Currently, we have three open projects at the level of “Laurea Magistrale” and in exceptional cases also the “Laurea di Fisica.”
Machine Learning Room Temperature Superconductors
This year the field of superconducting hydrides has witnessed a huge step towards delivering the first near room-temperature superconductors. A couple of months ago two independent groups have measured in LaH10, critical temperatures of superconductivity of ~250 K and ~260 K, respectively. The discovery of these compounds, previously predicted, tremendous proves the progress in theoretical and computational methods. Further progress in computational techniques is highly desirable in order to speed up the discovery of other high-Tc materials. Help could come from advanced methodologies such as machine learning models, fingerprints and neural networks that are robust and well tested in other fields. During the development of this thesis, you will be brought up top-speed into the state of the art material simulation methods: we will build a machine learning model and test its accuracy versus a curated database. Succeeding in this task and you will be able to predict superconducting values of TC. Only a handful subset of materials from hundreds that have been proposed have been measured. Considering a large number of systems that contain hydrogen and the vast space of thermodynamic conditions yet to be explored, there is plenty of room for discovering your new high-Tc material! You will be working in a new team, highly active, young atmosphere and you will have access to the fastest supercomputer in Europe. Basic Linux and basic programming is a plus.
Tags: superconductors, computational modelling, machine learning, and descriptors. Tools: DFT, supercomputer, linux, fortran, python, jupyter.
Complex Phase Transformation in 2D materials
Two-dimensional materials are substances with a thickness of a few nanometres or less. Electrons in these materials are free to move in the two-dimensional plane, but their restricted motion in the third direction is governed by quantum mechanics. Prominent examples include quantum wells and graphene. Other systems of interest are materials that easily exfoliate or are fabricated from 3D counterparts. We will focus on intermetallic compounds that, in their bulk, have been extensively studied for the purpose of thermoelectricity, superconductivity and as hard materials. In this work, we propose to revive and study a subset of these materials and understand the process that leads to a specific transformation from 3D to 2D. This transformation is not simply peeling like in graphite that leads to graphene, but involves re-arranged of bonds and is driven by an energetic reaction. We aim to understand this complex transformation by mapping the lattice vibrations and to derive the results to an experimental observable (spectroscopy, Raman, IR, etc). Succeeding in this task, and you will be able to unmask novel thermoelectric materials.
Tags: 2D intermetallic materials, computational modelling, anharmonic phonons, thermoelectricity. Tools: DFT, supercomputer, linux, bash, fortran.
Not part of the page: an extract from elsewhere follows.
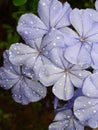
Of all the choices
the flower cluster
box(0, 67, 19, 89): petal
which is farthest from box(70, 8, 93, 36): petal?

Computational Evaluation of Prospective High-Performance p-Type Transparent Conductors
Transparent electronic and photonic devices have been a long-coveted technological advancement that would enable the creation of many futuristic applications, allowing us to turn windows into power generators (solar panels). At the centre of this technological advancement are unique materials –transparent to visible light, yet capable of sustaining an electric current. Such materials, known as transparent conductors (TCs), are typically formed from wide bandgap semiconductors, where the mobile charge carriers are introduced by heavy doping. The electrons (n-type) or holes (p-type) are generated through point defect incorporation. Though such point defects, as the name implies, create structural imperfections in the host crystalline lattice, their presence is key to the performance of TC materials. High-throughput studies are gaining increasing popularity as a tool for predicting p-type transparent conductors, however, the lack of appropriate descriptors makes the efficient screening of materials for this purpose challenge. Yet, in order to identify and validate novel descriptors, more robust data on non-oxide p-type transparent conductors is needed. During this project, we will focus on point-defect (native and impurity) calculations in a variety of wide bandgap materials. We suggest an in-depth investigation of the p-type propensity of all recently speculated, but not experimentally verified, p-type TC materials through an exhaustive study of native defects. Succeeding in this goal will open possibilities to advance the field of transparent conductors and bring futuristic applications at hand.
Tags: Semiconductors, p-type conductivity, computational modelling, high-throughput. Tools: DFT, hybrid calculations, supercomputer, linux, python.